# Isle of Doom Lighthouse?



## Rikki (Aug 14, 2006)

I did not realize that it used to be produced with a misting unit in it until today. Does anyone know why it was redesigned? Did the mister cause problems?

If it didn't, I want one!


----------



## scream1973 (Dec 9, 2007)

The misting units such as the Skull fountain did have a tendency to get everything around them wet.. but other than that i haven't heard of any issues.


----------



## Lady Nyxie (Jul 27, 2006)

Mine never worked.


----------



## childofthenight (Aug 24, 2007)

i've had mine since the time they came out..no problems,but yeah you gotta put a towel or plastic under it. other than that a great piece!


----------



## Rikki (Aug 14, 2006)

So should I try to find the misting one or just settle for the newer version?


----------



## childofthenight (Aug 24, 2007)

I think you can still get the old one, I like the misting.it's pretty cool


----------



## Rikki (Aug 14, 2006)

So I found a place that sells both versions. The one with the misting unit is $5 more.

It will set on a display that I'm making out of styrofoam, paper mache, and drylock. Will the mist cause me any problems?

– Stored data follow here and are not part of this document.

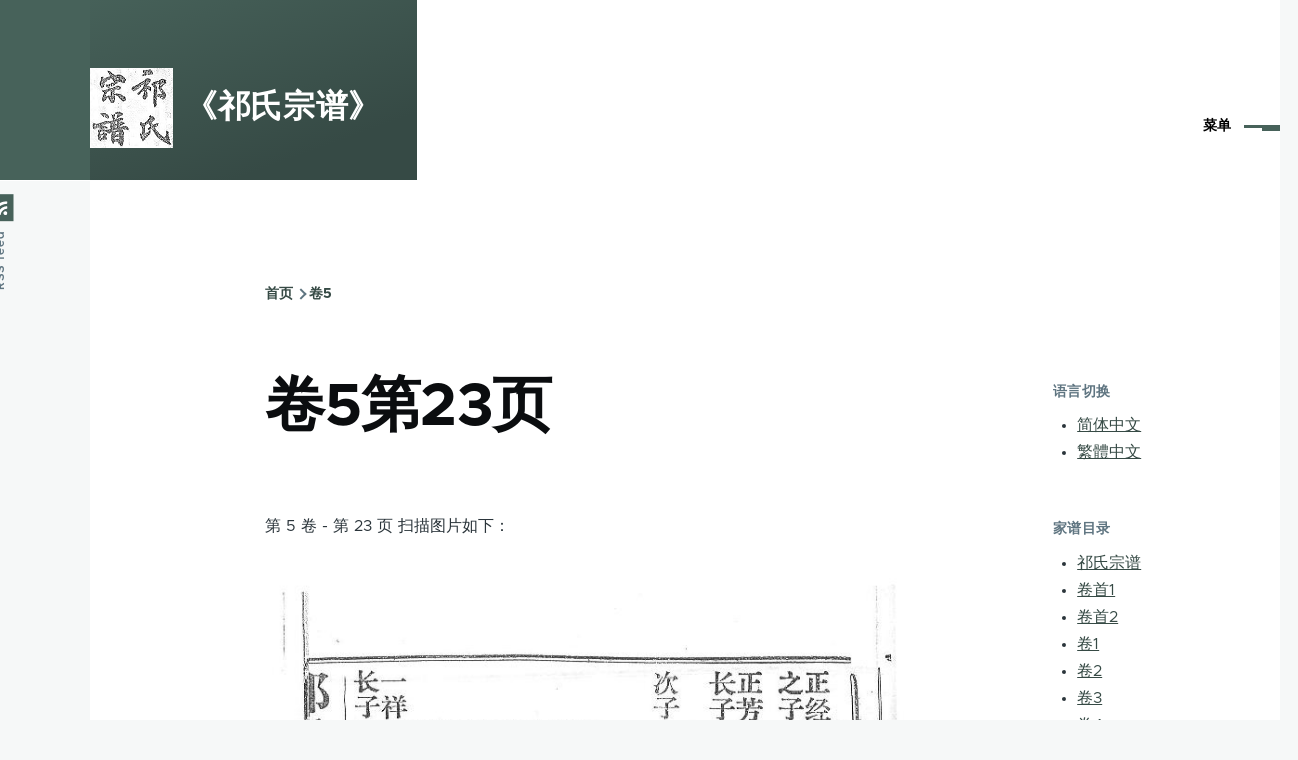

--- FILE ---
content_type: text/html; charset=utf-8
request_url: https://www.google.com/recaptcha/api2/aframe
body_size: 266
content:
<!DOCTYPE HTML><html><head><meta http-equiv="content-type" content="text/html; charset=UTF-8"></head><body><script nonce="RQ0eeM2l6ui6O1cuTVYmdw">/** Anti-fraud and anti-abuse applications only. See google.com/recaptcha */ try{var clients={'sodar':'https://pagead2.googlesyndication.com/pagead/sodar?'};window.addEventListener("message",function(a){try{if(a.source===window.parent){var b=JSON.parse(a.data);var c=clients[b['id']];if(c){var d=document.createElement('img');d.src=c+b['params']+'&rc='+(localStorage.getItem("rc::a")?sessionStorage.getItem("rc::b"):"");window.document.body.appendChild(d);sessionStorage.setItem("rc::e",parseInt(sessionStorage.getItem("rc::e")||0)+1);localStorage.setItem("rc::h",'1768934790589');}}}catch(b){}});window.parent.postMessage("_grecaptcha_ready", "*");}catch(b){}</script></body></html>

The more opinions I get the more satisfied I'll be with my choice so I'd like to hear from everyone who has any info on the subject. Thanks!


----------



## Rikki (Aug 14, 2006)

I'm desperate for some opinions here. I don't want to drop $80 on this thing for it to just end up ruining my landscape and other pieces. Any help will be very appreciated!


----------



## elkkthunder (Jun 23, 2008)

mist gets everywhere


----------



## childofthenight (Aug 24, 2007)

it will depend on how waterproof your display underneath the lighthouse is. trust me it will get wet, but again, great effect. mine will run a while( bout an hour or two) then you have to put more water in ,and you sop up the water that misted out


----------



## rockplayson (Jun 7, 2008)

With any thing that mist, the sorunding area is going to get pretty wet. I think it would be cool but I don't think it's worth it in the long run to get a mister and have it ruin everything over time. I bet you could find a neat fog machine, place it hidden and have the fog come from behind. Just a thought. Does anyone have pics of this thing or of your area were it will all be set up?


----------



## Rikki (Aug 14, 2006)

Thanks guys! Sounds to me like I should just go with the newer model. I appreciate all the responses!
I don't have pictures of my set up because I haven't got it built yet but here's the lighthouse:


----------



## monstergramma (Jun 24, 2004)

I have the one with the mister, but the ac adapter burned out after the first year and i haven't been able to find a replacement. Lemax was no help at all on that. Maybe that was the issue. Their new stuff has completly different adapters.


----------



## Rikki (Aug 14, 2006)

Well, as cool as the mist would be, I guess I'll buy the newer version.  It's a shame that it was a mister and not a fogger. Thanks to everyone who had any input for me!


----------